If logs are being send in this format

{
"type":"trm-system",
"host":"ip-10-22-2-188",
"timestamp":"2017-03-08T20:19:01.234577+00:00",
"@version":"1",
"customer":"test",
"role":"app1",
"sourcefile":"/tmp/elk/trm-system.log",
"message":"2017-02-27 14:01:30,215 INFO :SimpleThreadPoolWorker-4 [jdbc.sqlonly] batching 1 statements:\n1: insert into CR_TEXT_STORAGE_DATA (TEXT_VAL, TEXT_STORAGE_ID, SEQUENCE_ORD) values ('xml version="1.0"\n', '1000h6c14b2m', 0)"
}

You probably need multiline before json filter.

I can't test something now but config like this bellow would help

multiline {
pattern => "}"
negate => "true"
what => "next"
}

json {
source => "message"
target => "parsedJson"
}

Could you test ?

Regards

Sorry, I just showed log event as multiple lines for easy viewing. It's really just one single line, like this. I updated my OP.

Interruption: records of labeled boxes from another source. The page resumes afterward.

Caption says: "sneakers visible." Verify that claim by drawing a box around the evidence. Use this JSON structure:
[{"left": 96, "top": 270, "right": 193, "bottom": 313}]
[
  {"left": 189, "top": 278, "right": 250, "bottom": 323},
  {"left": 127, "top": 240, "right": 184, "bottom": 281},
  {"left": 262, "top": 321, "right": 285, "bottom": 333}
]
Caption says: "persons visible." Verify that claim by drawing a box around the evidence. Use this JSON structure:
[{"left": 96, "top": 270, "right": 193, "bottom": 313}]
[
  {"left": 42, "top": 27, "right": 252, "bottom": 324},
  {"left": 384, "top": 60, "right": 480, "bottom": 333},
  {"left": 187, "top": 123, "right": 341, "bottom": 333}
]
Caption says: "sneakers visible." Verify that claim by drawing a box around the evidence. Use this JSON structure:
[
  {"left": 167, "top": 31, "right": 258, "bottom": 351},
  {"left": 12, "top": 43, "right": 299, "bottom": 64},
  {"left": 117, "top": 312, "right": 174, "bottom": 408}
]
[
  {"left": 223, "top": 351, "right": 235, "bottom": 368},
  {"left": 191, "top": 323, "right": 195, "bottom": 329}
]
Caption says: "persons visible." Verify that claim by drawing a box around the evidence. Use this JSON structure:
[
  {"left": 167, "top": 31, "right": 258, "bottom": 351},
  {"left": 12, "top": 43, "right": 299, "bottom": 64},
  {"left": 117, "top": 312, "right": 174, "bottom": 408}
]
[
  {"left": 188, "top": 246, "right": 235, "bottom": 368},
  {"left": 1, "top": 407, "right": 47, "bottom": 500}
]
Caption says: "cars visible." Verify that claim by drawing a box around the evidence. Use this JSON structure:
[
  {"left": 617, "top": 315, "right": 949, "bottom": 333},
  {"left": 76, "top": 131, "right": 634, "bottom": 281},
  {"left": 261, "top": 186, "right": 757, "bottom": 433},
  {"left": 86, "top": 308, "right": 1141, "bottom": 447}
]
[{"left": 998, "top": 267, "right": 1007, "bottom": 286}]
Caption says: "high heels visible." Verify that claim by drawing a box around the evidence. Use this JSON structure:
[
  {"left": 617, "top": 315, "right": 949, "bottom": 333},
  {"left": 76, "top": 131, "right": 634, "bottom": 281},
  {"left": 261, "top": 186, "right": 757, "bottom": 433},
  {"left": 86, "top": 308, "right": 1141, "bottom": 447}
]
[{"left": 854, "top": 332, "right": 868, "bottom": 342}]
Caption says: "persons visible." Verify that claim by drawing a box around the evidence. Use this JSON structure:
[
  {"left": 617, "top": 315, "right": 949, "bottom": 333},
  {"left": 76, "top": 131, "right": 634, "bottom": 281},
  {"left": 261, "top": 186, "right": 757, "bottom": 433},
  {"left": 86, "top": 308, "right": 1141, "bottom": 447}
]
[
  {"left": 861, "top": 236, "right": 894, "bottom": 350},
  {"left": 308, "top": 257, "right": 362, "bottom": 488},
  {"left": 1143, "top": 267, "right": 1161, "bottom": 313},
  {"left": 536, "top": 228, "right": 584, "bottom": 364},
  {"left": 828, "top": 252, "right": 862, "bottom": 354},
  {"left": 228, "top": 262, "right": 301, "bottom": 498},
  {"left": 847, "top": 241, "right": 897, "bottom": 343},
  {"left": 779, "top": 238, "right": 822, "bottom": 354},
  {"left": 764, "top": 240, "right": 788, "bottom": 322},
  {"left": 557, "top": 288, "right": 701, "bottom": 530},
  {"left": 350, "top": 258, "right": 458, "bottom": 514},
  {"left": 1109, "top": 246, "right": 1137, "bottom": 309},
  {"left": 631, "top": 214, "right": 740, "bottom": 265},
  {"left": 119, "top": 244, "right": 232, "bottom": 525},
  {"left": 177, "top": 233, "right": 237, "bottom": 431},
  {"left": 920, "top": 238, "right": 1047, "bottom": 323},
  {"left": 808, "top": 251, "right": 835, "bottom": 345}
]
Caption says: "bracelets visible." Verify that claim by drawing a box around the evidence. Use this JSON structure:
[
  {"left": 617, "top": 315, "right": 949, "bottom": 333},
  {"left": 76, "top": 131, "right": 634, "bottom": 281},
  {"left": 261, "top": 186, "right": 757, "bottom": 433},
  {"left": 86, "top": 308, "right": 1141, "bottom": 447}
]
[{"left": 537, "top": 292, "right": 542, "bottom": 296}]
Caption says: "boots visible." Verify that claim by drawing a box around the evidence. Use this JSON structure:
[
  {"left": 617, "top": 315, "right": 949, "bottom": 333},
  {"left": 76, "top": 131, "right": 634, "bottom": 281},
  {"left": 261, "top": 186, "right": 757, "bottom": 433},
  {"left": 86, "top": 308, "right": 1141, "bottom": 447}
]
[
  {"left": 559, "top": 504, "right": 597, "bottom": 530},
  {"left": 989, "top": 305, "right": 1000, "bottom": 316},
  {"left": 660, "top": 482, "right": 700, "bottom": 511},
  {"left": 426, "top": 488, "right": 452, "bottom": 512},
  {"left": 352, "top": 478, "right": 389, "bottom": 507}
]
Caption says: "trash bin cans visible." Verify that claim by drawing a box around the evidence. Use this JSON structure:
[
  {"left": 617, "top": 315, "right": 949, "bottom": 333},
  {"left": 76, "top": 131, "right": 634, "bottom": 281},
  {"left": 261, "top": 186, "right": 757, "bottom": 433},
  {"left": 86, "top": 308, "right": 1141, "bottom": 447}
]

{"type":"trm-system", "host":"ip-10-22-2-188", "timestamp":"2017-03-08T20:19:01.234577+00:00", "@version":"1", "customer":"test", "role":"app1", "sourcefile":"/tmp/elk/trm-system.log", "message":"2017-02-27 14:01:30,215 INFO :SimpleThreadPoolWorker-4 [jdbc.sqlonly] batching 1 statements:\n1: insert into CR_TEXT_STORAGE_DATA (TEXT_VAL, TEXT_STORAGE_ID, SEQUENCE_ORD) values ('xml version=\"1.0\"\n', '1000h6c14b2m', 0)"}

It's suppose to work, tested here quickly.

{
"hostname" => "ip-10-22-2-188",
"@timestamp" => 2017-03-09T15:10:35.656Z,
"role" => "app1",
"@version" => "1",
"host" => "LABS",
"log_message" => "2017-02-27 14:01:30,215 INFO :SimpleThreadPoolWorker-4 [jdbc.sqlonly] batching 1 statements:\n1: insert into CR_TEXT_STORAGE_DATA (TEXT_VAL, TEXT_STORAGE_ID, SEQUENCE_ORD) values ('xml version="1.0"\n', '1000h6c14b2m', 0)",
"type" => "trm-system",
"timestamp" => "2017-03-08T20:19:01.234577+00:00",
"customer" => "test",
"sourcefile" => "/tmp/elk/trm-system.log"
}

What I think it is happening, you need to remove "syslog" part (grok) and so use json filter from there. Could you remove filter and just output raw event ? Because reading file direct seems fine but it's different from something sent by a syslog server.

Regards,

Regards,

??? I don't have a syslog filter, only a json filter. What do you mean by "syslog part (grok)"? Also, did you test in v2.4.1 or v5.2?